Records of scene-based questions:
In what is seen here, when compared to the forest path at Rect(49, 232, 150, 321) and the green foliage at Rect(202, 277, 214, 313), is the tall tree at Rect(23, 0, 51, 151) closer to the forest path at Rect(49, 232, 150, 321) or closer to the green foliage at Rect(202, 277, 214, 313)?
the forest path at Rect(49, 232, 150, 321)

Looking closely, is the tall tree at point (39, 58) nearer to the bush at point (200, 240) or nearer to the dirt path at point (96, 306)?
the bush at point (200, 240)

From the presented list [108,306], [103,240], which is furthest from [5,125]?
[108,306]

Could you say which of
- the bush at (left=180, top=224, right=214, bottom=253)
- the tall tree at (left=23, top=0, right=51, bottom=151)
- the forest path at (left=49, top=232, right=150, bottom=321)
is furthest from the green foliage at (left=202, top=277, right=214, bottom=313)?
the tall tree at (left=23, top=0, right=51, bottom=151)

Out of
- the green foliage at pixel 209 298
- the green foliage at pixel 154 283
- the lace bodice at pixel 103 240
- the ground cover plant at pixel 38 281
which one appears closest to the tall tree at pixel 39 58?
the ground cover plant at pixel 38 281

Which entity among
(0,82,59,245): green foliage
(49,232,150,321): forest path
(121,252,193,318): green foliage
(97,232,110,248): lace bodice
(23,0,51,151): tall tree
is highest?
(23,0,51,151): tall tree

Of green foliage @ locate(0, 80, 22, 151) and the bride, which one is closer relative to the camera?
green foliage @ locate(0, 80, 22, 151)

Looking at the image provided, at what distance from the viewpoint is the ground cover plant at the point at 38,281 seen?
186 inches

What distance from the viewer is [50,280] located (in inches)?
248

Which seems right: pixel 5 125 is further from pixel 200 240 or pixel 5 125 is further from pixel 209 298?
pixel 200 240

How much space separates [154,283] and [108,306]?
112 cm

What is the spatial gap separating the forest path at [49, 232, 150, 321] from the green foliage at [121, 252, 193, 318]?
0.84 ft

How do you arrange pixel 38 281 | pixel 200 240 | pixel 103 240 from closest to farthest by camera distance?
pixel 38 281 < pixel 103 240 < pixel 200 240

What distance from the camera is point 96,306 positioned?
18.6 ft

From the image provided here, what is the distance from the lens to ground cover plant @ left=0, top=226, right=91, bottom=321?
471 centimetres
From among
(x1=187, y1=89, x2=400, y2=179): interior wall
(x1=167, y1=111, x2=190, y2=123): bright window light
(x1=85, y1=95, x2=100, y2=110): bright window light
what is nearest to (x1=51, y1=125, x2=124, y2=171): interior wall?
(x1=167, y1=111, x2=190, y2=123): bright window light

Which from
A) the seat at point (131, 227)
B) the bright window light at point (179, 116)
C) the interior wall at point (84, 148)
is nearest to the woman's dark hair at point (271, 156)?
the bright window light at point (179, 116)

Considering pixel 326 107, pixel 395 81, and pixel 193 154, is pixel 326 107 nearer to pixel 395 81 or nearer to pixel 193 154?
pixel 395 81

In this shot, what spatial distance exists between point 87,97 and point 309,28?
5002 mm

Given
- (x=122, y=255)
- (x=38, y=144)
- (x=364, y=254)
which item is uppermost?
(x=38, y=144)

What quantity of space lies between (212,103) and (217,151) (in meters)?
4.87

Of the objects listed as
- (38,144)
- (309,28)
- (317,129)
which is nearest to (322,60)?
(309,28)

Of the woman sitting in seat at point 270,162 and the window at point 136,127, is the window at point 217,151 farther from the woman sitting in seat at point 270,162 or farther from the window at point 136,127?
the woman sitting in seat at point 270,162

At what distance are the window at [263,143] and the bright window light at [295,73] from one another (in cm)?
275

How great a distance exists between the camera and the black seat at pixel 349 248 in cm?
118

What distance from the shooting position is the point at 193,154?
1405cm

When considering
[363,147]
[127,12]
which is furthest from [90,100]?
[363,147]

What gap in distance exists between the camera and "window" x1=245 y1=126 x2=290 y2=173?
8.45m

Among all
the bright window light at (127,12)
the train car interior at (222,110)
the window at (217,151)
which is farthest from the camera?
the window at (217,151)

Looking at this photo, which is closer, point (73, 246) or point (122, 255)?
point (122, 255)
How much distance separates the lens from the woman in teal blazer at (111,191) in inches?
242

Request:
Using the data above, return each line exactly as written.

Solution:
In what is seen here, when compared to the forest path at Rect(49, 232, 150, 321) and the green foliage at Rect(202, 277, 214, 313), is the tall tree at Rect(23, 0, 51, 151) closer to the forest path at Rect(49, 232, 150, 321) or closer to the green foliage at Rect(202, 277, 214, 313)?
the forest path at Rect(49, 232, 150, 321)

Looking closely, is the tall tree at point (39, 58) nearer to the bush at point (200, 240) or nearer to the dirt path at point (96, 306)?
the bush at point (200, 240)

From the presented list [108,306], [103,240], which is furthest from [5,125]?
[108,306]

Could you say which of
- the bush at (left=180, top=224, right=214, bottom=253)
- the tall tree at (left=23, top=0, right=51, bottom=151)
- the forest path at (left=49, top=232, right=150, bottom=321)
is furthest from the green foliage at (left=202, top=277, right=214, bottom=313)?
the tall tree at (left=23, top=0, right=51, bottom=151)

Out of
- the green foliage at pixel 209 298
- the green foliage at pixel 154 283
- the lace bodice at pixel 103 240
- the ground cover plant at pixel 38 281
which one appears closest to the tall tree at pixel 39 58?
the ground cover plant at pixel 38 281

Which entity among
(0,82,59,245): green foliage
(49,232,150,321): forest path
(121,252,193,318): green foliage
(97,232,110,248): lace bodice
(23,0,51,151): tall tree
is highest?
(23,0,51,151): tall tree

Of green foliage @ locate(0, 80, 22, 151) and the bride, which one is closer relative to the camera?
green foliage @ locate(0, 80, 22, 151)

Looking at the image provided, at what distance from the viewpoint is the ground cover plant at the point at 38,281 seen?
186 inches

What distance from the viewer is [50,280] located (in inches)?
248

Which seems right: pixel 5 125 is further from pixel 200 240 or pixel 5 125 is further from pixel 209 298?
pixel 200 240

How much space separates [154,283] and [108,306]?
112 cm

What is the spatial gap separating the forest path at [49, 232, 150, 321] from the green foliage at [121, 252, 193, 318]?
0.84 ft

How do you arrange pixel 38 281 | pixel 200 240 | pixel 103 240 from closest to farthest by camera distance?
pixel 38 281 < pixel 103 240 < pixel 200 240

What distance from the camera is point 96,306 positioned?
18.6 ft

From the image provided here, what is the distance from the lens to ground cover plant @ left=0, top=226, right=91, bottom=321?
471 centimetres
From among
(x1=187, y1=89, x2=400, y2=179): interior wall
(x1=167, y1=111, x2=190, y2=123): bright window light
(x1=85, y1=95, x2=100, y2=110): bright window light
what is nearest to (x1=51, y1=125, x2=124, y2=171): interior wall?
(x1=167, y1=111, x2=190, y2=123): bright window light

Which from
A) the seat at point (131, 227)
B) the bright window light at point (179, 116)
C) the interior wall at point (84, 148)
is nearest to the woman's dark hair at point (271, 156)?
the bright window light at point (179, 116)

Considering pixel 326 107, pixel 395 81, and pixel 193 154, is pixel 326 107 nearer to pixel 395 81 or nearer to pixel 193 154?
pixel 395 81

In this shot, what spatial distance exists between point 87,97 and point 309,28?
5002 mm

Given
- (x=122, y=255)
- (x=38, y=144)
- (x=364, y=254)
which item is uppermost?
(x=38, y=144)

What quantity of space lies between (212,103) and (217,151) (in meters)?
4.87

Of the objects listed as
- (38,144)
- (309,28)
- (317,129)
which is nearest to (322,60)?
(309,28)

Of the woman sitting in seat at point 270,162 and the window at point 136,127, is the window at point 217,151 farther from the woman sitting in seat at point 270,162 or farther from the window at point 136,127?
the woman sitting in seat at point 270,162

At what distance are the window at [263,143] and the bright window light at [295,73] from one another (in cm)?
275

How great a distance exists between the camera and the black seat at pixel 349 248 in cm?
118

What distance from the shooting position is the point at 193,154?
1405cm

When considering
[363,147]
[127,12]
which is furthest from [90,100]?
[363,147]

What gap in distance exists between the camera and "window" x1=245 y1=126 x2=290 y2=173?
8.45m

Among all
the bright window light at (127,12)
the train car interior at (222,110)
the window at (217,151)
which is farthest from the camera?
the window at (217,151)

Looking at this photo, which is closer, point (73, 246) or point (122, 255)?
point (122, 255)
How much distance separates the lens from the woman in teal blazer at (111,191) in inches?
242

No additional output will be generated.